Countdown was an Australian pop music TV series on national broadcaster ABC-TV from 1974 to 1987, it presented music awards from 1979 to 1987, initially in conjunction with magazine TV Week which had sponsored the previously existing 'King of Pop' Awards. The TV Week/Countdown Rock Music Awards were a combination of popular-voted and peer-voted awards.

The award year below relates to the year of achievement and not the year they were presented.

===1979===
Ceremony details: Held on 13 April 1980, broadcast on Countdown by ABC-TV, the TV Week Rock Music Awards for 1979 presented a revamped awards ceremony with 'King of Pop' title replaced by 'Most Popular Male' and 'Queen of Pop' replaced by 'Most Popular Female'. Hosted by Glenn Shorrock of Little River Band, there were three live performances: Christie Allen "He's My Number One", Australian Crawl "Beautiful People" and Split Enz "I Got You". Various music industry personalities explained the categories, announced nominees and presented the 1979 awards. 'Most Popular' awards were voted for by readers of TV Week sending in printed coupons, with the three highest reader responses read out as nominations. Industry awards were voted for by radio programme directors, rock magazine editors and journalists. Presenters included Darryl Cotton, Richard Gower (Racey), John O'Keefe (son of Johnny O'Keefe), John Farnham, Colleen Hewett, Graeme Strachan, Ian "Molly" Meldrum, and Harry Casey (KC & the Sunshine Band).

Award winners and nominees:
- Best Australian Album
  - First Under the Wire – Little River Band
    - Breakfast at Sweethearts – Cold Chisel
    - Graffiti Crimes – Mi-Sex
    - Face to Face – The Angels
- Best Australian Single
  - "Computer Games" – Mi-Sex
    - "Lonesome Loser" – Little River Band
    - "The Nips Are Getting Bigger" – Mental As Anything
- Best New Talent (Johnny O'Keefe Memorial Award)
  - Mi-Sex
    - Christie Allen
    - Mental As Anything
- Best Recorded Songwriter
  - Terry Britten – "He's My Number One" by Christie Allen
    - Beeb Birtles & Graeham Goble – "I'm Coming Home" by Birtles & Goble
    - Don Walker – "Choirgirl" by Cold Chisel
- Countdown Producers Award (for continued co-operation, enthusiasm and professionalism)
——
Exercise:
Answer these questions using the Countdown awards text.
1. In which years did Countdown air on ABC-TV?
2. Who hosted the ceremony held on 13 April 1980?
3. By what other name is the Best New Talent award listed?

Dataset extract:
——
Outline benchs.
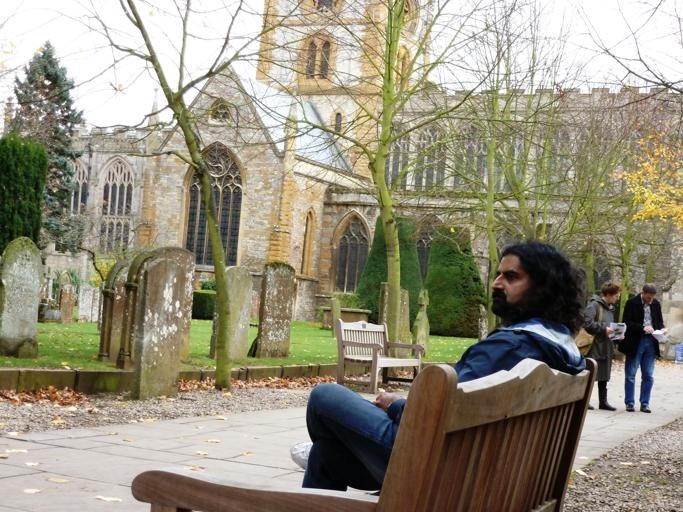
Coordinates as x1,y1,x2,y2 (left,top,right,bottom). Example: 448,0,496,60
——
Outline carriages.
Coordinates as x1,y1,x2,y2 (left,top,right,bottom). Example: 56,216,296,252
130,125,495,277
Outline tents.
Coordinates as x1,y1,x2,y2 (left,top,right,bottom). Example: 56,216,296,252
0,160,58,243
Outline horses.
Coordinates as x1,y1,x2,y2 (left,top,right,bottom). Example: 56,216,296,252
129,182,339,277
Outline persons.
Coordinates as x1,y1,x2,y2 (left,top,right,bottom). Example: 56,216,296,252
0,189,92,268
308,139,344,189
——
Written solution:
1. From 1974 to 1987.
2. Glenn Shorrock of Little River Band.
3. The Johnny O'Keefe Memorial Award.